El choque disoció el raciocinio del patriarca. Debajo del encabezado de la noticia había una fotografía de la manifestación. Mi madre, su hija, se encontraba en la primera fila de la protesta y empuñaba una pancarta con la frase: “Angola para los angolanos”.

“La hija del asimilado usada como bandera de la revuelta”, reconoció el abuelo. La deslealtad lo cegó. Todavía no había llegado al portal de la casa y ya iba con el cinturón de los pantalones en la mano.

La abuela y las tías trataron de impedirlo.

Mi madre desapareció el mismo día de la golpiza.
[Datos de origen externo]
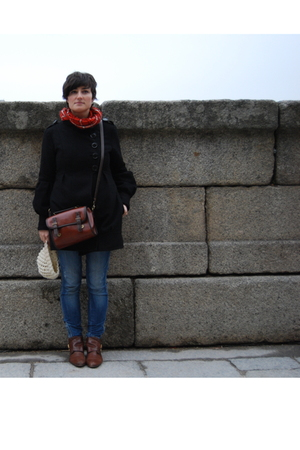 black pull&bear coat - red pull&bear scarf - Bershka jeans - brown accessories -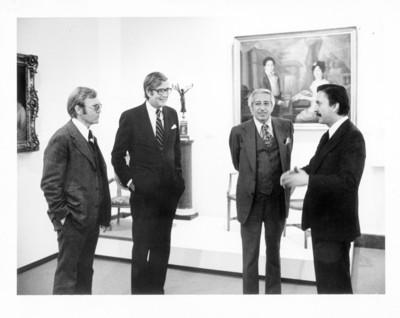 William Luers, Felipe Lacouture y otros personajes en una exposición en el Museo de San Carlos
No regresó nunca más, y el abuelo no fue en busca de ella.

Pasados algunos meses, estalló la guerra colonial. La resistencia urbana ya había logrado diseminar milicias por todo el país, y comenzó la barbarie entre los negros y los mestizos: se separaban las cabezas de los cuerpos, se abrían los vientres de las mujeres y se mutilaba a los niños. Masacraban a quien no quisiera sumarse a la revuelta.

Antes del inicio de la estación de las lluvias, nuestra familia, junto con los empleados de la casa, huyó de Silva Porto.4 Detrás quedaron las plantaciones ardiendo, los animales sueltos y lo que no se pudo llevar.

En cuanto llegaron a Nova Lisboa, hoy ciudad de Huambo, el abuelo António se reunió con el gobernador, hacendados y comerciantes asimilados. La opinión era unánime: la mecha de la guerra ya había sido encendida. Temían todos por su vida y por el patrimonio. Ya habían comenzado a partir familias enteras de Luanda hacia Lisboa. Aun así, el abuelo António creyó que la buena ventura estaría de su lado y decidió continuar con las tiendas y los camiones que siempre había tenido en Nova Lisboa.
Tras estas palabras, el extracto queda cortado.